Mason points out that the Gilgamesh epic offers dozens of questions for contemporary audiences to consider. While the plot eventually centers on Gilgamesh’s quest to defeat death – a major concern of the cultures that produced the story – the narrative is equally concerned with how we should greet life, and how the risks we’re willing and unwilling to take come to define our existences. It’s therefore fitting that our story opens in a setting designed principally around the idea of thwarting risk. Gilgamesh rules the walled city of Uruk, a massive complex he erected in ancient Babylon(ia). Uruk’s walls keep invaders at bay, but they also serve as containment for Gilgamesh’s citizenry.
The city, impressively constructed though it may be, is presented as a place of isolation and interruption. Gilgamesh lives far from the natural world, hidden within the walls that symbolize his damaged condition. He builds said walls with feverish intensity, driving his citizens to the breaking point and earning their resentment in his zeal to build something that cannot be shaken or destroyed…only to lose interest in his walls, allowing them to fall into disrepair through his neglect.
It’s here that we recognize the pattern in Gilgamesh’s seemingly random, capricious actions. Everything he does is shallow, because life – for him – seems to hold no meaning. He rules over a shallow, arbitrary world, and gets caught up in its ways. Building up walls, charging off into battle in order to feel alive, even forcing himself upon his citizens – none of these actions have any sort of meaning, purpose, or permanence for him. Gilgamesh’s ruling style ends up reminding us of a thrashing, dying beast – deeply unstable, violent, unpredictable. And the city’s decay comes to symbolize both the lack of vitality at its king’s core and the separation between the king and his people.
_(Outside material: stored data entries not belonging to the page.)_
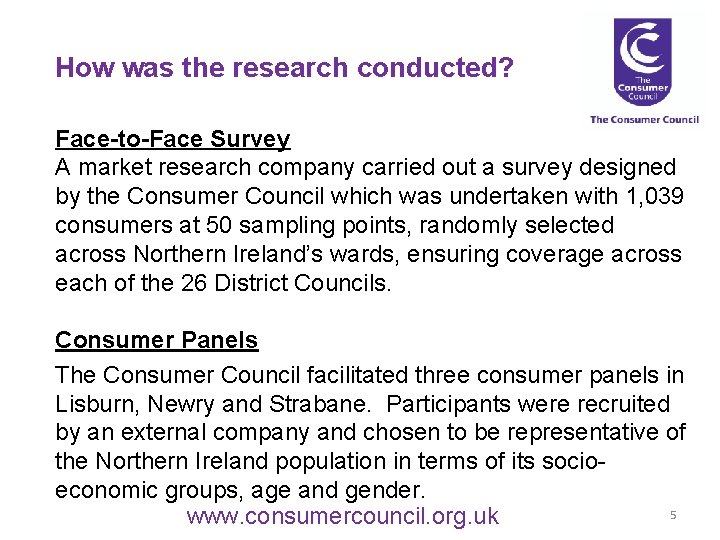 How was the research conducted?

The Consumer Council

The Consumer Council

Face-to-Face Survey
A market research company carried out a survey designed by the Consumer Council which was undertaken with 1,039 consumers at 50 sampling points, randomly selected across Northern Ireland's wards, ensuring coverage across each of the 26 District Councils.

Consumer Panels
The Consumer Council facilitated three consumer panels in Lisburn, Newry and Strabane. Participants were recruited by an external company and chosen to be representative of the Northern Ireland population in terms of its socio-economic groups, age and gender.

www.consumercouncil.org.uk

5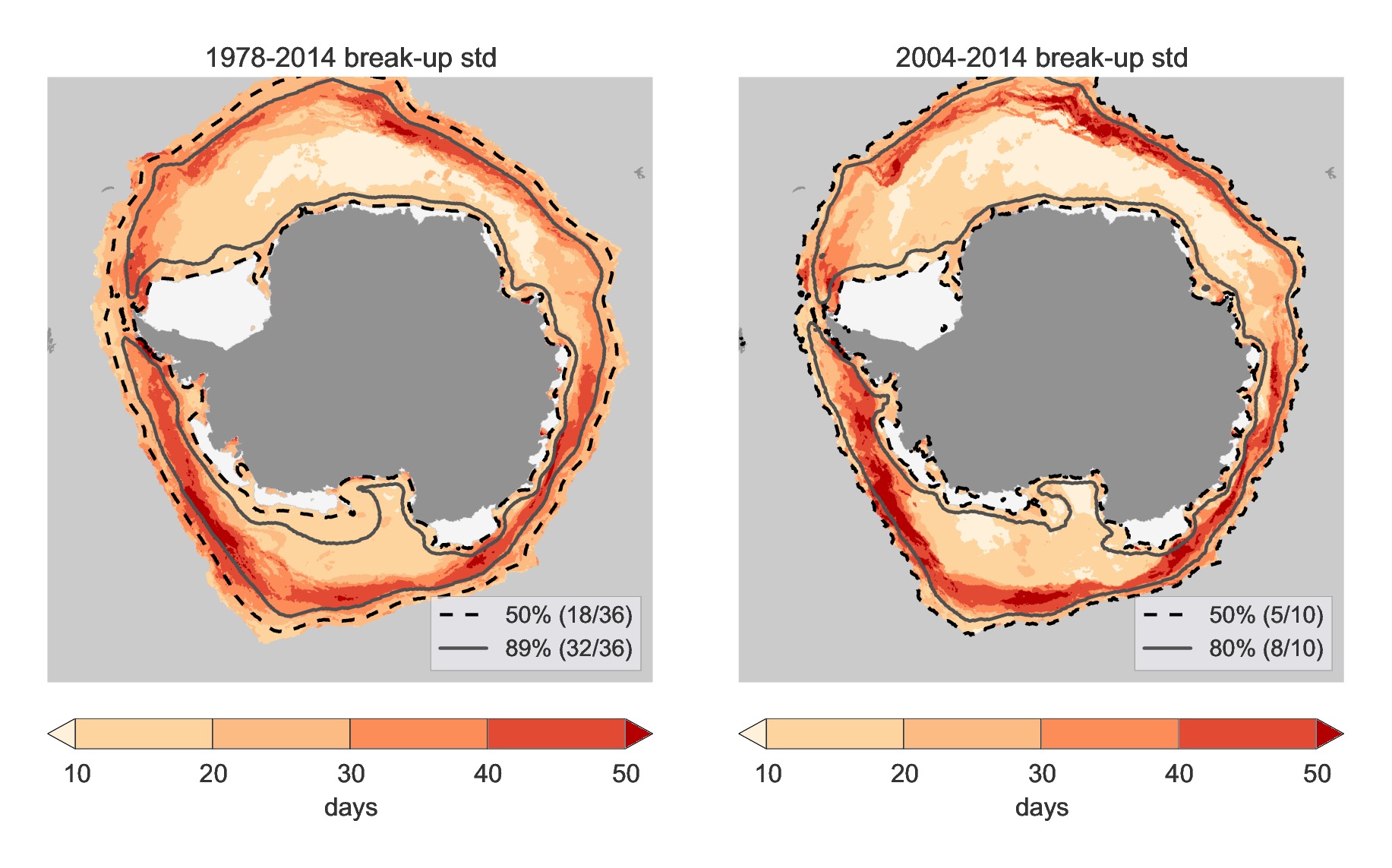 1978-2014 break-up std

50% (18/36)
89% (32/36)

10 20 30 40 50
days

2004-2014 break-up std

50% (5/10)
80% (8/10)

10 20 30 40 50
days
Beyond the Walled City lie the Steppe and the Forest – two natural and largely untamed realms. Gilgamesh is of the City, Enkidu of the Steppe, and Humbaba of the Forest. Notice that life lies outside the City, not just in the form of the Steppe and Forest, but in the Tigris and Euphrates Rivers that gush alongside it, bordering it with symbols of fertility and life. Things are connected outside of Uruk – men frolic with animals, gods protect the forest, and even those who live across the Waters of Death have found marriage and love.
This contrast between the natural world and the City couldn’t be starker, and it highlights one of the book’s important points. There is a danger in building the barriers that surround Uruk, in shutting “invaders” out, in preventing yourself from feeling something for your fellow beings. And while it’s true that the walls we erect can shut out a lot of things, that includes the good with the bad…and I’m not sure we can build walls that can keep out all of the worst aspects of life. Only when Gilgamesh leaves those walls behind does the narrative pick up any sort of momentum, because it’s only once Gilgamesh leaves that he begins living – and acquires something worth losing, something worth valuing (companionship).